Answer with the exact lines of the following material from the one containing "why i tibco the butterfly effect the tibco" through the one containing "Производство ёмкостей для рыбного комплекса", both end lines included.

*DATA FOR THIS EXERCISE*.
╭──
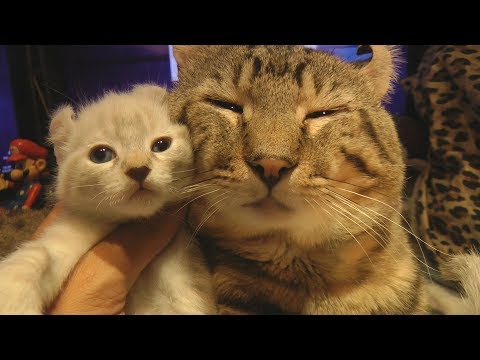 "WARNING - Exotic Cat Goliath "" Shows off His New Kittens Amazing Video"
╰──
╭──
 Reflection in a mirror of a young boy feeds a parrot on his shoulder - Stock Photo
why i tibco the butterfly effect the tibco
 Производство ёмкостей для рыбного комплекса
╰──
*TASK RESULT*.
why i tibco the butterfly effect the tibco
 Производство ёмкостей для рыбного комплекса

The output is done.